No dia 7 de Outubro de 2023, ao ouvir as primeiras notícias do massacre do Hamas, lembrei-me desta cena do livro Jerusalém, de Joe Sacco.
Publicar estas imagens e esta pergunta logo a seguir àquela orgia de violência contra judeus teria sido obsceno. Mas hoje, depois de todo este tempo a assistir ao insuportável castigo colectivo que o governo radical de Israel está a perpetrar em Gaza, esta pergunta torna-se absolutamente crucial: o que vai na cabeça de uma criança que cresce nas condições em que as crianças palestinianas vivem, uma criança que vive agora, dia após dia, o terror de uma guerra contra a população civil?

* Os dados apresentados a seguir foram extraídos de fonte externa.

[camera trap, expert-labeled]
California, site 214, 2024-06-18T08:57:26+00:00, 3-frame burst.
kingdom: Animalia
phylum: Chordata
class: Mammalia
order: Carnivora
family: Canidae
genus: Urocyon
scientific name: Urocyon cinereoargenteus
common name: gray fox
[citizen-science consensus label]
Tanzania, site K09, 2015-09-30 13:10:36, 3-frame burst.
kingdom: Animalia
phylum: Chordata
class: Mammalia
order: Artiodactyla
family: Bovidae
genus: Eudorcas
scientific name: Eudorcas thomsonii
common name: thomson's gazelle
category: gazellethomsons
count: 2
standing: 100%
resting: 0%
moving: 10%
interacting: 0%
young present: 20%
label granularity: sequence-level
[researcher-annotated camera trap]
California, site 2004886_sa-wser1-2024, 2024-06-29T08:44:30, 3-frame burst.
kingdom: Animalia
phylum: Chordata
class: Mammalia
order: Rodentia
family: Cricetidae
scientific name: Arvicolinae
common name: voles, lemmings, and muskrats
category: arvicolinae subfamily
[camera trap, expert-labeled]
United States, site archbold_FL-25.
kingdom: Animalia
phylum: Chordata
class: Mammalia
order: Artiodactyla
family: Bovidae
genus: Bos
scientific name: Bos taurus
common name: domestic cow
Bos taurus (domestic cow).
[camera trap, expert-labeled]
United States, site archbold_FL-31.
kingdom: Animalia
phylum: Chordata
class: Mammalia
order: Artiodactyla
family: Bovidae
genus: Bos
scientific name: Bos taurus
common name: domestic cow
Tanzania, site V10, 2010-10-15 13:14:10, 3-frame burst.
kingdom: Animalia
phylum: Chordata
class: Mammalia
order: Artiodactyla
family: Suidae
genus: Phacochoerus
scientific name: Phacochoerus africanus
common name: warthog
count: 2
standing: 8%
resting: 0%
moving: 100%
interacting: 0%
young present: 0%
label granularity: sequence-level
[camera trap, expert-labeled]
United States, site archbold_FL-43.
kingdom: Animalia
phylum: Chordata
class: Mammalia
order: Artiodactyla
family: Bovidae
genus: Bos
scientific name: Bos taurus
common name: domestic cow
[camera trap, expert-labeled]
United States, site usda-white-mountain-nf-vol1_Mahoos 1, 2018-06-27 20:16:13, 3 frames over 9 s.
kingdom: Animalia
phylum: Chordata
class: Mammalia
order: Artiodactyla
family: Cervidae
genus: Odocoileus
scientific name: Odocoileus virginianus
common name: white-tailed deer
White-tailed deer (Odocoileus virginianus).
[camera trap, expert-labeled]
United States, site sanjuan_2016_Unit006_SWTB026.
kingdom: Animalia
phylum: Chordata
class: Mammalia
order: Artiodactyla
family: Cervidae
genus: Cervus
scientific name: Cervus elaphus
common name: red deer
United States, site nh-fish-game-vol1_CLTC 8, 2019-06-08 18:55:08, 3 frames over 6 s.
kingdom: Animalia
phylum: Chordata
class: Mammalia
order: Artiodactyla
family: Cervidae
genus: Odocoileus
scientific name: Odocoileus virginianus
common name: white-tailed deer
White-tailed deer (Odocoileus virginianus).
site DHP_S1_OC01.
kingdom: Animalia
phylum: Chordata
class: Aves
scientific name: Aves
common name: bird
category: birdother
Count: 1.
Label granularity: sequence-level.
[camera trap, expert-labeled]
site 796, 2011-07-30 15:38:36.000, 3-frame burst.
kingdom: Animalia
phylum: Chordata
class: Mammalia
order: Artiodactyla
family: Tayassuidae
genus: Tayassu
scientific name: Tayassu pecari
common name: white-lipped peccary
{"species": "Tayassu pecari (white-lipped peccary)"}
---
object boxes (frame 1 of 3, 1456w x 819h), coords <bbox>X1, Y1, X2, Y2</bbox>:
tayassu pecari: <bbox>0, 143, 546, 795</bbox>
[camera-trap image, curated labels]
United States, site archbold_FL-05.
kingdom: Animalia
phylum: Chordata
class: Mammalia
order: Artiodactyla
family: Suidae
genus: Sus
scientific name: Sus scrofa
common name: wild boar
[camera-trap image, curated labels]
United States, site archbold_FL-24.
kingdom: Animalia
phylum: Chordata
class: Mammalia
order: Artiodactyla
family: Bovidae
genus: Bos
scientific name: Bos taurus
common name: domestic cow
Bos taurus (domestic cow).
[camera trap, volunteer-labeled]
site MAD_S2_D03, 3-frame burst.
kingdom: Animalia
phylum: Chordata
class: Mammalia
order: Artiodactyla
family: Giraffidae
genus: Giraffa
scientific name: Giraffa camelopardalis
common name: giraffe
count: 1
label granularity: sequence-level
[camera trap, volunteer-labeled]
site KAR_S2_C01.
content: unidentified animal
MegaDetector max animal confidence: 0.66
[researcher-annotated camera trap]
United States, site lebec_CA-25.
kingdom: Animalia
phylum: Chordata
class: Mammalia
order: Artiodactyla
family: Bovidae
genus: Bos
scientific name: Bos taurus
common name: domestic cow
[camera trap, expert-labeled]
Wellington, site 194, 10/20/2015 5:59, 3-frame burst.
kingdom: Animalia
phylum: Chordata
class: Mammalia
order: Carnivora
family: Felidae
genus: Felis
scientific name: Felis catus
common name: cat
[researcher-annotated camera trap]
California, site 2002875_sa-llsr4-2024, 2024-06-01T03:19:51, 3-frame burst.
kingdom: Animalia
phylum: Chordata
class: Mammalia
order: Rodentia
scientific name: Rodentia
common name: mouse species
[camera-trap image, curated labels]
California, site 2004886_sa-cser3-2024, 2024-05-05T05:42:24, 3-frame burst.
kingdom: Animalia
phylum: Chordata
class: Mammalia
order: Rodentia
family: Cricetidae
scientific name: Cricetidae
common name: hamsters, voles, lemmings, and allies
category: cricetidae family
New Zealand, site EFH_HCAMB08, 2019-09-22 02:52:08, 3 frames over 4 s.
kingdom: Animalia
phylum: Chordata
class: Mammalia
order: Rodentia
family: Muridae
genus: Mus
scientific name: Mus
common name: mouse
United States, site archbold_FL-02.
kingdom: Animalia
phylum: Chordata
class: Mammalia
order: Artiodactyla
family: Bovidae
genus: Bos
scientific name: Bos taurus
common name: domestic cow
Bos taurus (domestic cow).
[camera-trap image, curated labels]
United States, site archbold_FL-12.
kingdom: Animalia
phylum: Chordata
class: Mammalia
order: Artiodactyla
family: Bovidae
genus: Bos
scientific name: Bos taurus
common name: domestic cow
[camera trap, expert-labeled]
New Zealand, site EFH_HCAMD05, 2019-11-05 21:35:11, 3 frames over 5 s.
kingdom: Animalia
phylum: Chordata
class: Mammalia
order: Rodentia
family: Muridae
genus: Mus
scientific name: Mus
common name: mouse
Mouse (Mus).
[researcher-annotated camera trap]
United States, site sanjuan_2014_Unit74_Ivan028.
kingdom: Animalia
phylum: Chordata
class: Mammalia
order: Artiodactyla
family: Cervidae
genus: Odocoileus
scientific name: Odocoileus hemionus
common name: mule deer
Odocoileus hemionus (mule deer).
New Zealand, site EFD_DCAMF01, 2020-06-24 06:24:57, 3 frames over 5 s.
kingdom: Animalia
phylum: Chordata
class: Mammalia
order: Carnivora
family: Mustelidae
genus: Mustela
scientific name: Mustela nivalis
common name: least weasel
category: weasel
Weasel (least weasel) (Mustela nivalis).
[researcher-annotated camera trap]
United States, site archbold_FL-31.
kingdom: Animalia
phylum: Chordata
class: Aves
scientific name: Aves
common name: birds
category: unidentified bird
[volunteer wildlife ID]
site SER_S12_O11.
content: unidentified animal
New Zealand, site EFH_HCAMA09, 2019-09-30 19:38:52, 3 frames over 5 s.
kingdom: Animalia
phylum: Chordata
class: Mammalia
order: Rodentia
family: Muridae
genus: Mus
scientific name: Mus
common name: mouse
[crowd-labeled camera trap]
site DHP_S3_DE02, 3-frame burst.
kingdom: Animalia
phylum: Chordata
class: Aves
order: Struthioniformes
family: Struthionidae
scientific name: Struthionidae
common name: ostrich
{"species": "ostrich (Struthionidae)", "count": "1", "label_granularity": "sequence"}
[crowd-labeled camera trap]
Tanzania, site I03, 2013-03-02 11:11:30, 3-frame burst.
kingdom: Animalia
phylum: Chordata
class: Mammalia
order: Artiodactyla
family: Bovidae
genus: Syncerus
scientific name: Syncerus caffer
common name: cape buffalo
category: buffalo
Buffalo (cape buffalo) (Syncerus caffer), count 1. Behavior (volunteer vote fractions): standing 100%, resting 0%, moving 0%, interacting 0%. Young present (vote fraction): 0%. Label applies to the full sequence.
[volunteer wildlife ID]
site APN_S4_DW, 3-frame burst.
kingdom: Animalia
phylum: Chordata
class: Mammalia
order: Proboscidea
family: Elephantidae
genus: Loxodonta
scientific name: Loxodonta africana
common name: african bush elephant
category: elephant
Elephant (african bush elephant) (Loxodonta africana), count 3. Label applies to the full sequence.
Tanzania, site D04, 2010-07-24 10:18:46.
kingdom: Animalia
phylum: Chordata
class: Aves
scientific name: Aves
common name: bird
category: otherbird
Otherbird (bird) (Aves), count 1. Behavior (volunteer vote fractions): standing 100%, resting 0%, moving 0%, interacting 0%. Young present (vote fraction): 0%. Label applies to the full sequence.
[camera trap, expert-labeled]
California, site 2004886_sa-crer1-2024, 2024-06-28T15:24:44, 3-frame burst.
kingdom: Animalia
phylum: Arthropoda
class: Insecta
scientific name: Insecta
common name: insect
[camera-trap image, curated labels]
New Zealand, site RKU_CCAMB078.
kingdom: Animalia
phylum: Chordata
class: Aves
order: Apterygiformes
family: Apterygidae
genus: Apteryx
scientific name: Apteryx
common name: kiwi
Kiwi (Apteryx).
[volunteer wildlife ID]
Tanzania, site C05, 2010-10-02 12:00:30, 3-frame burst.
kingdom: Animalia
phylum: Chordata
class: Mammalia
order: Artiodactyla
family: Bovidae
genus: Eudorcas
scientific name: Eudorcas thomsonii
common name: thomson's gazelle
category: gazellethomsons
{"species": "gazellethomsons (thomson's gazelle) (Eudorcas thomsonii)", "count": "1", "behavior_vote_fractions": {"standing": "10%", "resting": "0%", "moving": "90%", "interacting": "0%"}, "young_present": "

Para construir a paz entre Israel e os palestinianos, é imperioso quebrar as lógicas que alimentam a espiral da violência. É imperioso ouvir os dois lados, e reafirmar o óbvio: a vida de um judeu vale tanto quanto a vida de um palestiniano. O direito à vida, o direito a viver com dignidade e em liberdade, é igual para ambos.

--- Escrevi este post no facebook em Fevereiro de 2024. Depois disso já houve eleições nos EUA, e à frente do país mais poderoso do mundo está agora um homem que nem sabe soletrar "dignidade humana". Tem cifrões nos olhos, prémios Nobel fake no coração, e a lei do mais forte na cabeça.

Mas será que a lei do mais forte permite construir uma paz duradoura?